The limits of integration change from \(x = 0\) to \(x = \ln 4\), which correspond to \(u = 1\) to \(u = 4\).
Substitute into the integral:
\(\int_1^4 \frac{u^2}{u^2 + 3u + 2} \, \frac{du}{u} = \int_1^4 \frac{u}{u^2 + 3u + 2} \, du.\)
Factor the denominator: \(u^2 + 3u + 2 = (u+1)(u+2)\).
Use partial fraction decomposition:
\(\frac{u}{(u+1)(u+2)} = \frac{A}{u+1} + \frac{B}{u+2}.\)
Multiply through by the denominator:
\(u = A(u+2) + B(u+1).\)
Expanding gives:
\(u = Au + 2A + Bu + B.\)
Combine like terms:
\(u = (A+B)u + (2A+B).\)
Equate coefficients:
\(A + B = 1\) and \(2A + B = 0\).
Solving these equations gives \(A = 2\) and \(B = -1\).
Thus, \(\frac{u}{(u+1)(u+2)} = \frac{2}{u+2} - \frac{1}{u+1}\).
Integrate each term:
\(\int_1^4 \left( \frac{2}{u+2} - \frac{1}{u+1} \right) \, du = 2 \ln|u+2| - \ln|u+1| \bigg|_1^4.\)
Evaluate the definite integral:
\(\left( 2 \ln 6 - \ln 5 \right) - \left( 2 \ln 3 - \ln 2 \right).\)
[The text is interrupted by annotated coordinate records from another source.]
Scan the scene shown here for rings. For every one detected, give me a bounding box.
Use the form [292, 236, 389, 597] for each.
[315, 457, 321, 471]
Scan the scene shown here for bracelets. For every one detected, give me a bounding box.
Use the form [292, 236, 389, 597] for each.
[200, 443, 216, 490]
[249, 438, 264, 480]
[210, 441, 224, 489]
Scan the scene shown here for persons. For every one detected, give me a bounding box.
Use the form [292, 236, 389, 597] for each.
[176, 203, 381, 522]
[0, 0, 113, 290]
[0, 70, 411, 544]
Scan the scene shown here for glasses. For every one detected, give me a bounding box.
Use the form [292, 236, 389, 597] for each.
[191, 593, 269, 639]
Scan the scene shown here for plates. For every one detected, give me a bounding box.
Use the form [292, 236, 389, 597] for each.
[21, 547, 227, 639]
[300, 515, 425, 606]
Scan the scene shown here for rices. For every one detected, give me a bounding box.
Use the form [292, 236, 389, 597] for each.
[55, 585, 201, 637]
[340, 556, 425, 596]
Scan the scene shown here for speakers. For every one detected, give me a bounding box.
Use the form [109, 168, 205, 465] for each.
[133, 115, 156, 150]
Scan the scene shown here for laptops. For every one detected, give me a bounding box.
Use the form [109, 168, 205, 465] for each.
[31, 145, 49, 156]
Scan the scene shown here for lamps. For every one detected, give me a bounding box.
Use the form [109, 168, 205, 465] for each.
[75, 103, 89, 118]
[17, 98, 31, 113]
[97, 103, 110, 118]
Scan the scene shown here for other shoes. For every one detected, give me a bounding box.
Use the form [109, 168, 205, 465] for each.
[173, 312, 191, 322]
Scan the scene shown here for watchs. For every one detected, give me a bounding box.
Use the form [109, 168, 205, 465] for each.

Simplify using logarithm properties:
\(2 \ln 6 - \ln 5 - 2 \ln 3 + \ln 2 = \ln \left( \frac{36}{5} \right) - \ln \left( \frac{9}{2} \right).\)
Combine the logarithms:
\(\ln \left( \frac{36}{5} \times \frac{2}{9} \right) = \ln \left( \frac{8}{5} \right).\)